Le moment français
La France dispose de nombreux atouts. Elle peut s’appuyer sur une recherche de premier plan, des entrepreneurs reconnus mondialement, une excellence toute particulière dans les mathématiques, l’ingénierie, la santé, le spatial ou le quantique, ainsi qu’un écosystème de financement parvenu à maturité.
Mais dans un monde où les cycles technologiques s’accélèrent et où les positions acquises peuvent être remises en cause en quelques années seulement, rien n’est garanti. Le rebond observé ce semestre ne doit pas engendrer de l’autosatisfaction. Il doit au contraire nous rappeler l’importance de continuer à soutenir nos entrepreneurs, à investir dans l’innovation, à favoriser l’industrialisation des technologies de rupture et à faire émerger davantage de champions capables de rivaliser au niveau mondial.
Cette prise de conscience est d’autant plus nécessaire qu’à l’approche de la prochaine élection présidentielle, la France entre dans une séquence politique majeure. Alors que les plateformes programmatiques commencent à se construire, la souveraineté technologique ne peut plus rester un sujet périphérique. Elle doit devenir un axe central du débat public : comment financer la croissance de nos champions ? Comment accélérer le passage de la recherche au marché ? Comment attirer et retenir les talents ? Comment faire de l’Europe non seulement un marché, mais une puissance technologique ?
Car derrière les levées de fonds se joue bien davantage qu’une simple performance économique.
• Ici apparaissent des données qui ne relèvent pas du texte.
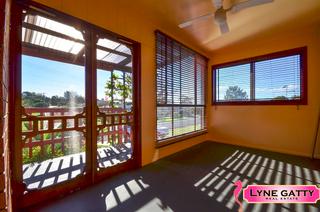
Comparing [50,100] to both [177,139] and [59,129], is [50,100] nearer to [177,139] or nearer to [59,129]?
[59,129]

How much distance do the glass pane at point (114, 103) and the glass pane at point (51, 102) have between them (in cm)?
28

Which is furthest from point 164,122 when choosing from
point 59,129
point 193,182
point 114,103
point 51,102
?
point 51,102

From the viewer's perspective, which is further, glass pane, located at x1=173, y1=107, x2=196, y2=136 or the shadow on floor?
glass pane, located at x1=173, y1=107, x2=196, y2=136

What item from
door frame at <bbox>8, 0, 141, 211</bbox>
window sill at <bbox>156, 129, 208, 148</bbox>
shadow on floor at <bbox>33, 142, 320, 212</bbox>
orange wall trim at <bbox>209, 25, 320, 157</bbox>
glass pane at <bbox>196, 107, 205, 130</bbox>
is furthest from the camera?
glass pane at <bbox>196, 107, 205, 130</bbox>

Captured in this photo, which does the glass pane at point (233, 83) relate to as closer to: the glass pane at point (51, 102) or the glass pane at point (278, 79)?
the glass pane at point (278, 79)

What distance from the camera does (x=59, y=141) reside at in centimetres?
212

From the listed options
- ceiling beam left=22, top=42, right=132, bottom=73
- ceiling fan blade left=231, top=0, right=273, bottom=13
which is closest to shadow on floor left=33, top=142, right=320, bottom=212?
ceiling beam left=22, top=42, right=132, bottom=73

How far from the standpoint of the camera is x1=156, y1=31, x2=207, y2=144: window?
3.25m

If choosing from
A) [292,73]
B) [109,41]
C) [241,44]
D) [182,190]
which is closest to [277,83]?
[292,73]

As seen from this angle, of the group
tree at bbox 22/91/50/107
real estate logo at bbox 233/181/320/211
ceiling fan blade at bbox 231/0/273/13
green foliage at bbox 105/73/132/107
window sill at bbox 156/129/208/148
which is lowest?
real estate logo at bbox 233/181/320/211

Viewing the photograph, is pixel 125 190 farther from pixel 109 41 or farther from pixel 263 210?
pixel 109 41

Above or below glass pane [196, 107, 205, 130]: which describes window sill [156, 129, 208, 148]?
below

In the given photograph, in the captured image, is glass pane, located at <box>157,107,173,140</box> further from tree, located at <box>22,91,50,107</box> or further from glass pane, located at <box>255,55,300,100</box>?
glass pane, located at <box>255,55,300,100</box>

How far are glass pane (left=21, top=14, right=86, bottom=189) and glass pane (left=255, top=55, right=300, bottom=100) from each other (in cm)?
392
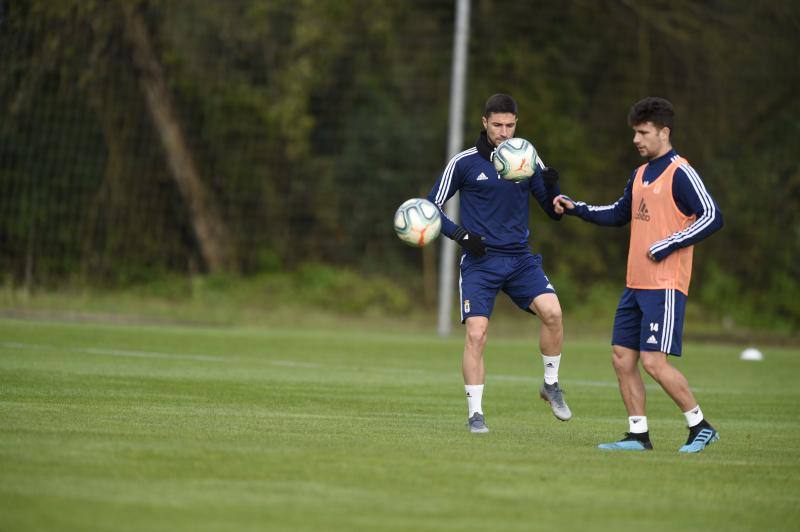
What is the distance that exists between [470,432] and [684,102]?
17.3m

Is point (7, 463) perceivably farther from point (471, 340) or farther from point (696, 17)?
point (696, 17)

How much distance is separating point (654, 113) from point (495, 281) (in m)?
1.99

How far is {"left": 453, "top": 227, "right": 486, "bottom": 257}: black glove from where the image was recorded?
9.13 metres

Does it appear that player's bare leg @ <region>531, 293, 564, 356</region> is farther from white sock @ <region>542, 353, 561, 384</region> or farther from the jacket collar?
the jacket collar

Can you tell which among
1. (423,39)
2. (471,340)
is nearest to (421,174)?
(423,39)

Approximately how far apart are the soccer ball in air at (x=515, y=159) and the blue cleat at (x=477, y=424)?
167 cm

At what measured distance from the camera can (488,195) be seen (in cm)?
934

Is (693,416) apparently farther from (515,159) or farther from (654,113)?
(515,159)

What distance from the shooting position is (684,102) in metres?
24.5

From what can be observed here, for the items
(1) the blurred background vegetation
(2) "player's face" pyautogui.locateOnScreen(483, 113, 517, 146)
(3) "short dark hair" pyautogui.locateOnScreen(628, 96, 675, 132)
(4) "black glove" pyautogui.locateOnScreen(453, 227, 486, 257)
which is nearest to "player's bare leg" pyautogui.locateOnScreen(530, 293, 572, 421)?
(4) "black glove" pyautogui.locateOnScreen(453, 227, 486, 257)

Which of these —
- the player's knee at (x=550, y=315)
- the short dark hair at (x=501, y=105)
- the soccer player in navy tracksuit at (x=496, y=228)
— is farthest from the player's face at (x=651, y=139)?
the player's knee at (x=550, y=315)

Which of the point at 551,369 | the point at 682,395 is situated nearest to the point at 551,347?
the point at 551,369

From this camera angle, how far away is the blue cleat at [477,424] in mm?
8438

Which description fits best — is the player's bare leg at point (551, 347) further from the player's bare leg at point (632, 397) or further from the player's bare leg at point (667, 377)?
the player's bare leg at point (667, 377)
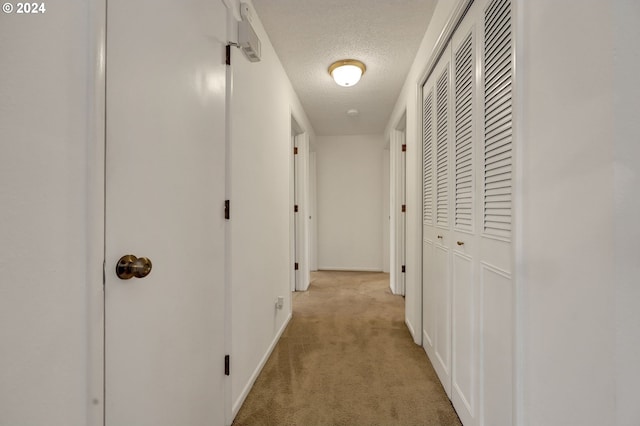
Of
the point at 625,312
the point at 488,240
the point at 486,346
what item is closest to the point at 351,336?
the point at 486,346

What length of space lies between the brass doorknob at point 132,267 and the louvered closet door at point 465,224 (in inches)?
53.3

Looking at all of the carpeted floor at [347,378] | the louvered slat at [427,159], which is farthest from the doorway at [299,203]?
the louvered slat at [427,159]

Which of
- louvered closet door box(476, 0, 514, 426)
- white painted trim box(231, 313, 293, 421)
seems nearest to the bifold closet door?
louvered closet door box(476, 0, 514, 426)

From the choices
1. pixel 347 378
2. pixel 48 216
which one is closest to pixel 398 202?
pixel 347 378

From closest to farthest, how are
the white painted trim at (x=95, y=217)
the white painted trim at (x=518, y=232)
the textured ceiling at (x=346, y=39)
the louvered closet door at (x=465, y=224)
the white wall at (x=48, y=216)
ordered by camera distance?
the white wall at (x=48, y=216) → the white painted trim at (x=95, y=217) → the white painted trim at (x=518, y=232) → the louvered closet door at (x=465, y=224) → the textured ceiling at (x=346, y=39)

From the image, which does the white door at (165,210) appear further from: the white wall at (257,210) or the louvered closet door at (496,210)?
the louvered closet door at (496,210)

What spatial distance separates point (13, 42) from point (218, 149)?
34.2 inches

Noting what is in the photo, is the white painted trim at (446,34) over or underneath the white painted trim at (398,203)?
over

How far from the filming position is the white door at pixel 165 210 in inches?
31.2

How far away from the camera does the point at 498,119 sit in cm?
116

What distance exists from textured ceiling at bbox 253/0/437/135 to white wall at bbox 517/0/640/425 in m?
1.26

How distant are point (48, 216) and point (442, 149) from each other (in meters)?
1.94

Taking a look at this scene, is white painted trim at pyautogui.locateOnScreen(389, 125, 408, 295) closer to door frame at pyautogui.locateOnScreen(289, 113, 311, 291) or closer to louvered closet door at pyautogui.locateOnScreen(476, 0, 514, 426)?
door frame at pyautogui.locateOnScreen(289, 113, 311, 291)

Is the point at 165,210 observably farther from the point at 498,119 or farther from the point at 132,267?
the point at 498,119
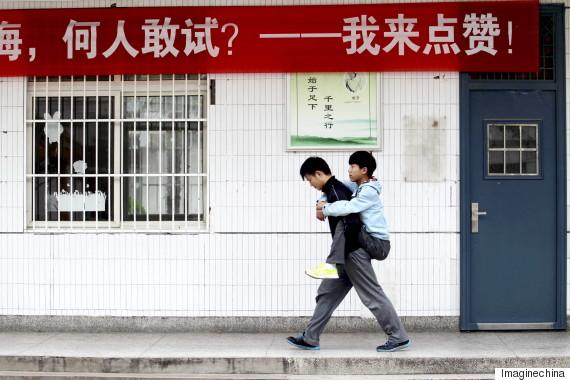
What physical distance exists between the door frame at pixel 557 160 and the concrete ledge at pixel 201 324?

Il s’agit de déterminer où seront conçues les technologies qui structureront la santé, l’industrie, l’énergie, la défense et la souveraineté de demain. Ce n’est donc pas seulement un semestre de venture capital : c’est un semestre de souveraineté technologique.
L’ambition de la France ne peut pas être simplement de participer à cette transformation. Elle doit être de contribuer à la diriger. Comme le rappelle cette citation devenue l'adage : « If you’re not at the table, you’re on the menu. » Dans l’intelligence artificielle, la robotique, la santé, le quantique ou le spatial, nous devons être à la table où s’écrivent les règles du jeu. C’est à cette condition que la France continuera de compter parmi les grands hubs mondiaux de l’innovation et de la souveraineté technologique.